Those Black Tongues
Does the black spot on your Labrador's tongue mean he's really a Chow mix? That mixed breed puppy in the shelter with
a partially black tongue -- is that a sure sign he's part Chow? The answer to both questions is:
The Chow Chow's blue-black tongue is one of the breed's most well
known physical characteristics. It's also the most misunderstood.
The Chow is one of the most ancient breeds and is the ancestor of many breeds of today. The orgin of the Chow's black tongue is a mystery; we don't
know how or why he came to have it.
We do know that the Chow is not the only breed with a blue-black tongue. The Chinese Shar-Pei
shares this trait as well. A few other animals have black
tongues, too: the giraffe, polar bear, and several breeds of
cattle including the Jersey.
We also know that blue-black spots on tongues are very common in
dogs - more than 30 pure breeds are known to have members with spotted tongues.

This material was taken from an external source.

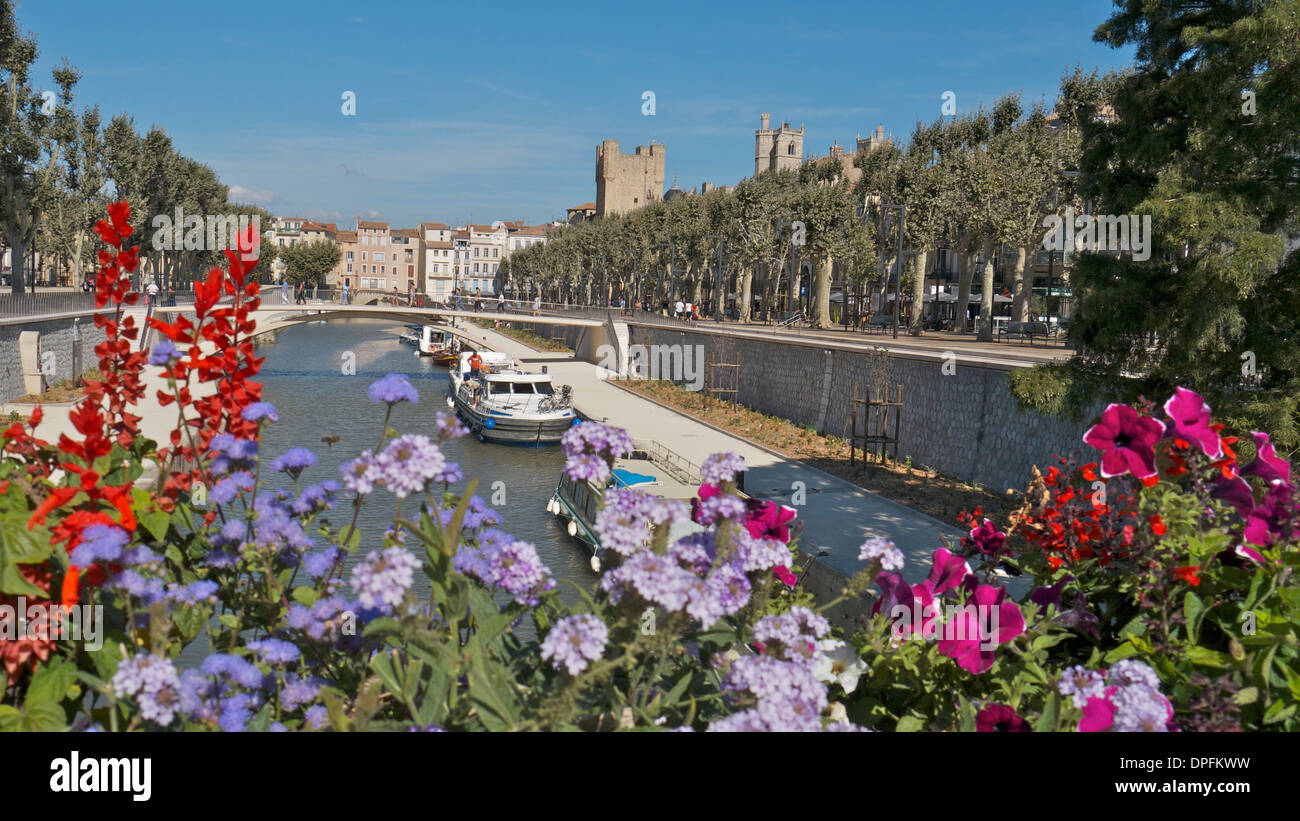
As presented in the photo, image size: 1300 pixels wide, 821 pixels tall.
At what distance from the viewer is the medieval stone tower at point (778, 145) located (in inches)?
4872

Spots on tongues are simply deposits of extra pigment, like
birthmarks and freckles on people. Dogs often have spots of dark pigment on their skin,
too, hiding under their coats. These spots can be large or small,
many or few.
If a Chow's tongue has a pink spot on it, does that mean it's not
purebred? No. Chow puppies' tongues are pink at birth. They
darken to blue-black by 8-10 weeks of age. Some tongues don't cover completely and they may have
small spots or splashes of pink. Elderly Chows and Chows with the dilute coat colors of cinnamon and blue sometimes lose
tongue pigment as they
age and develop pink spots.
What if the dog looks like a Chow but has a completely pink or mostly pink tongue?
agree that such dogs are not purebred Chows and might not have any Chow
parentage at all. The Chow is a member of the spitz family, a large
group of breeds that includes the Samoyed, Siberian Husky, Malamute, Akita,
Shiba Inu, Pomeranian, Norwegian Elkhound, Keeshond, etc. They
all share basic physical characteristics: a similar body
structure, over-the-back tail carriage, upright triangular ears, and a
dense offstanding coat. A Chow-looking dog with a pink tongue is
more likely to be a mix of one of the other spitz-type breeds.